Extended warehouse management (EWM) also provides that ‘Unplanned goods issue’ functionality and my present blog is to discuss on the enhancements done on that in S/4HANA 2020 Release.
Addition of ‘Unplanned goods issue’ processes
’Consumption’ and ‘Stock migration’ are two processes added for ‘Unplanned goods issue’ in S/4HANA 2020 release as depicted in below image. Consumption is one of the processes that many customers wanted to use for goods issue (without order or delivery).
Selection of Cost carrier or Account assignment
Account assignment (or cost carrier) can now be selected directly on the transaction /SCWM/ADGI (or App Unplanned goods issue) as shown in below image. Specific cost center or project / WBS element like DE.000.01-000111 can be chosen for cost carrier.
Use of different Movement types
Different movement types can be used for the same Goods issue process with postings to different account assignments.
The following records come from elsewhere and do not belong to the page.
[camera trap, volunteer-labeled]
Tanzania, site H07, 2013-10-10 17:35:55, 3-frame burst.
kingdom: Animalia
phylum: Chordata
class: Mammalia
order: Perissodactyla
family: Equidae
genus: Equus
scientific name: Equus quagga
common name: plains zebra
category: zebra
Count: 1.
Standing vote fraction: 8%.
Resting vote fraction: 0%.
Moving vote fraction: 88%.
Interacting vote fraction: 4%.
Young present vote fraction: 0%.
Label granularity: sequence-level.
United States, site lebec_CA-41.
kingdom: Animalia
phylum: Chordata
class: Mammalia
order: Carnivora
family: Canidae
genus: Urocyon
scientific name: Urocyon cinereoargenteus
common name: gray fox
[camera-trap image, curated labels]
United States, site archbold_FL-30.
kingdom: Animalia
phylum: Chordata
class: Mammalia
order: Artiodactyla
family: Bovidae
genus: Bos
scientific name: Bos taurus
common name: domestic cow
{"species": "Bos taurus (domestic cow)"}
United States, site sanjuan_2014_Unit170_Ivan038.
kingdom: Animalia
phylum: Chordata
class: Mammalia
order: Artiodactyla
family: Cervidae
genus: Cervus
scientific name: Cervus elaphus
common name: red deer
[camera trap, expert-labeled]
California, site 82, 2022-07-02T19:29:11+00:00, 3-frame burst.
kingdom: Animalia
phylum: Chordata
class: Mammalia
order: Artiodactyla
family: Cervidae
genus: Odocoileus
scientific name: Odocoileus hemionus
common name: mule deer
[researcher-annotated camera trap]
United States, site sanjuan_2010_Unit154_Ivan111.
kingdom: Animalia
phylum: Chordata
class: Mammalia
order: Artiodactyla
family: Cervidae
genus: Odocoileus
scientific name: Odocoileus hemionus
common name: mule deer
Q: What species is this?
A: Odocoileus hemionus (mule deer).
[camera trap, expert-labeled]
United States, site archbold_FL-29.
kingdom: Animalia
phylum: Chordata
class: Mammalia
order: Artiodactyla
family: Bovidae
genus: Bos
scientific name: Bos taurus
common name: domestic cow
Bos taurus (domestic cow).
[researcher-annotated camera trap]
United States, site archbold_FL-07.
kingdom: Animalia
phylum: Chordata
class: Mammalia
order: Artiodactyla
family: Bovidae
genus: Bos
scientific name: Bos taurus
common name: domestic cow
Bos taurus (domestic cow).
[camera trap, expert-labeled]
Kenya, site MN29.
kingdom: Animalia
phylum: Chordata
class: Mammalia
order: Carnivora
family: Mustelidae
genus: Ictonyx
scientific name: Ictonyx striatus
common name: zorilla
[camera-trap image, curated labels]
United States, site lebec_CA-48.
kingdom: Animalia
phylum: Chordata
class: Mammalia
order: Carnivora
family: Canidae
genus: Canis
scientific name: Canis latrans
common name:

Below image shows postings with movement type 201 with cost centre and 291 for WBS element for goods issue with Consumption.
Display Account assignment in Warehouse Monitor
Account assignments can now be displayed in EWM’s Warehouse monitor as shown below.
These enhancements with ‘Unplanned goods issue’ in EWM will
enable more flexibility with financial postings to desired cost carriers (Account assignments)
ensure with more (seamless) integration with Inventory management (IM)
It is possible to post unplanned goods issue with account assignment synchronously in embedded EWM or asynchronously in Decentral EWM in S/4HANA.